# START OF Records for this exercise

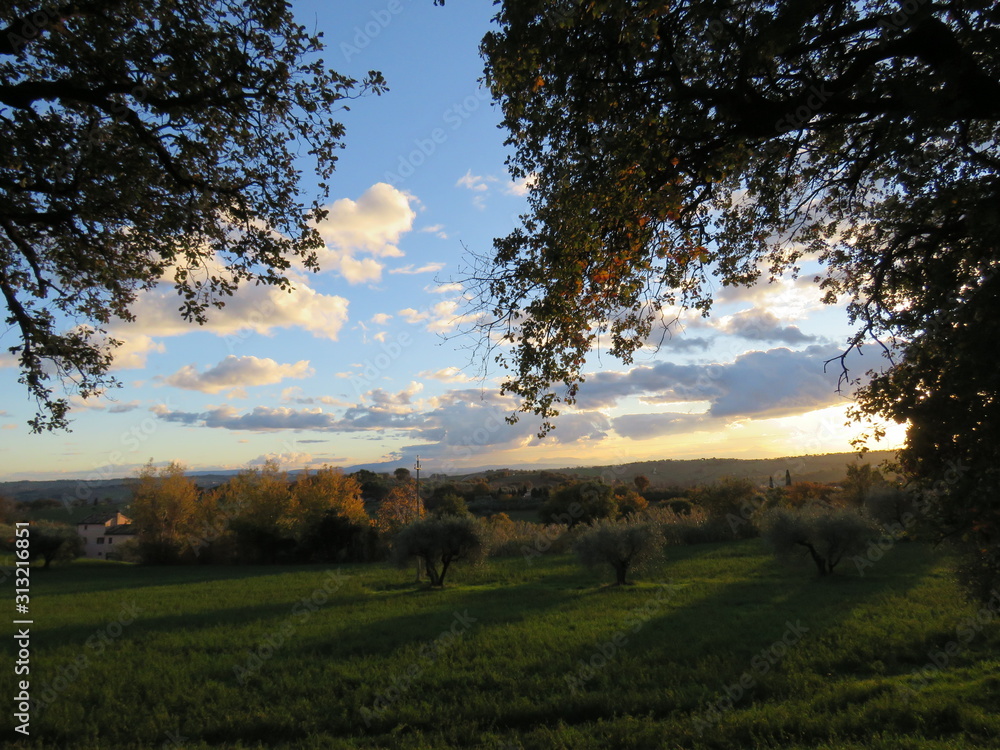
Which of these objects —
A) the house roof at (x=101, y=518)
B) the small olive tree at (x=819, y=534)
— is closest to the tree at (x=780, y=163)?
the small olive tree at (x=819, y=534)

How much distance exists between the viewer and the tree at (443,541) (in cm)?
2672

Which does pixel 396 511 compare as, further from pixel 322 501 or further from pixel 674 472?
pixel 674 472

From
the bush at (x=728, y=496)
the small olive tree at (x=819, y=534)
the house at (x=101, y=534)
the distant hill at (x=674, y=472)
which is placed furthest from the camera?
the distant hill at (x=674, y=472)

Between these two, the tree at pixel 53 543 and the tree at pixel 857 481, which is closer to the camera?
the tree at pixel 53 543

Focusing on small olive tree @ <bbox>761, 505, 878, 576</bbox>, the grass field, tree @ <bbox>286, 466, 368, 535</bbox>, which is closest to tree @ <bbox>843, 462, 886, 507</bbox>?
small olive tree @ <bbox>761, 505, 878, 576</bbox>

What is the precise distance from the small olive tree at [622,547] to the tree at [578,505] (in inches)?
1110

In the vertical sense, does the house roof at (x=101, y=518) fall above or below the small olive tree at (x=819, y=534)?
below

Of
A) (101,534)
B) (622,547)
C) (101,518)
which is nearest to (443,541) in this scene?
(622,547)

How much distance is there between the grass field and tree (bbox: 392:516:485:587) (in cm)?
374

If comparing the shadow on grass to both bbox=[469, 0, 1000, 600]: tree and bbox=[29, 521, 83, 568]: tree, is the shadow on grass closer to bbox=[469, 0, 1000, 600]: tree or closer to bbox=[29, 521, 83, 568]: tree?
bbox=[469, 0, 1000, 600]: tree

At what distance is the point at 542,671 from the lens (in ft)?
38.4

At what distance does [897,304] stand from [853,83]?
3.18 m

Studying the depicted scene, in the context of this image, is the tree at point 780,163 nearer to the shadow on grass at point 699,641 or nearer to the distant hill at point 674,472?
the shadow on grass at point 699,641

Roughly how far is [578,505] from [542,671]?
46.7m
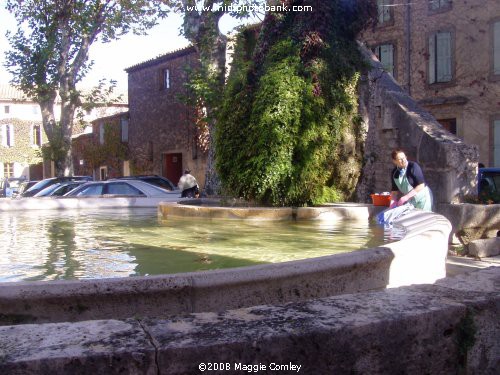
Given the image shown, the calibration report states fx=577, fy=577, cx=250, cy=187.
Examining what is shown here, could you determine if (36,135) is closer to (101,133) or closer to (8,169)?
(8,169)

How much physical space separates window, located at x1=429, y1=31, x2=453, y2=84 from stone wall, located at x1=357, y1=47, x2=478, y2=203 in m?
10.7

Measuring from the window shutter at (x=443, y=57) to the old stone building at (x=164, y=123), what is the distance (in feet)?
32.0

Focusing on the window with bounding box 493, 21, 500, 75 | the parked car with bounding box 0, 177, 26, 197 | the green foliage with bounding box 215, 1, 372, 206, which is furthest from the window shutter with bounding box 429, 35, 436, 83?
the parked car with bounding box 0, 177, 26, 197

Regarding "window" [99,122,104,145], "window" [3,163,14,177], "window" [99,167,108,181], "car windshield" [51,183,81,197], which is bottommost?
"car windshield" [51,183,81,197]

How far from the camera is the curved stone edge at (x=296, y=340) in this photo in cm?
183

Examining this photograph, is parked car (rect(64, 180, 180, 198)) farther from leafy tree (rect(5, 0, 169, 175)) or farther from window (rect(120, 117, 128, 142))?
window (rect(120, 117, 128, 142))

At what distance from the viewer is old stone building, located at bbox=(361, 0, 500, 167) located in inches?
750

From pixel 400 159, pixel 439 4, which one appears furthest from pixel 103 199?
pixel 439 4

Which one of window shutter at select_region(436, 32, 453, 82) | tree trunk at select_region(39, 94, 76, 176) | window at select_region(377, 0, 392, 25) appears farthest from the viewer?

# END OF Records for this exercise

### Directions:
Copy the material word for word, from the line containing "Studying the depicted" through the end, and leave the pictures out.

### Answer to the exercise:
Studying the depicted scene, in the context of this image, is the tree at point 780,163 nearer to the shadow on grass at point 699,641 or nearer to the distant hill at point 674,472?
the shadow on grass at point 699,641

Roughly how far is [578,505] from [542,671]?
46.7m
Given the image shown, the calibration report states fx=577, fy=577, cx=250, cy=187.
Examining what is shown here, could you determine if (36,135) is closer to (101,133) or closer to (8,169)?
(8,169)

How much physical space separates window, located at x1=429, y1=31, x2=453, y2=84 from stone wall, located at x1=357, y1=47, x2=478, y2=203 in m?
10.7

Measuring from the window shutter at (x=443, y=57) to the old stone building at (x=164, y=123), what is the distance (in feet)?
32.0

Focusing on the window with bounding box 493, 21, 500, 75 | the parked car with bounding box 0, 177, 26, 197 | the green foliage with bounding box 215, 1, 372, 206, which is furthest from the window shutter with bounding box 429, 35, 436, 83?
the parked car with bounding box 0, 177, 26, 197

Regarding "window" [99,122,104,145], "window" [3,163,14,177], "window" [99,167,108,181], "car windshield" [51,183,81,197], which is bottommost?
"car windshield" [51,183,81,197]

How far from the camera is the curved stone edge at (x=296, y=340) in this photo in cm?
183

Examining this photograph, is parked car (rect(64, 180, 180, 198)) farther from leafy tree (rect(5, 0, 169, 175)) or farther from window (rect(120, 117, 128, 142))?
window (rect(120, 117, 128, 142))

At what distance from the viewer is old stone building, located at bbox=(361, 0, 500, 167) located in inches?
750

From pixel 400 159, pixel 439 4, which one appears furthest from pixel 103 199?
pixel 439 4

Which one of window shutter at select_region(436, 32, 453, 82) | tree trunk at select_region(39, 94, 76, 176) | window at select_region(377, 0, 392, 25) appears farthest from the viewer?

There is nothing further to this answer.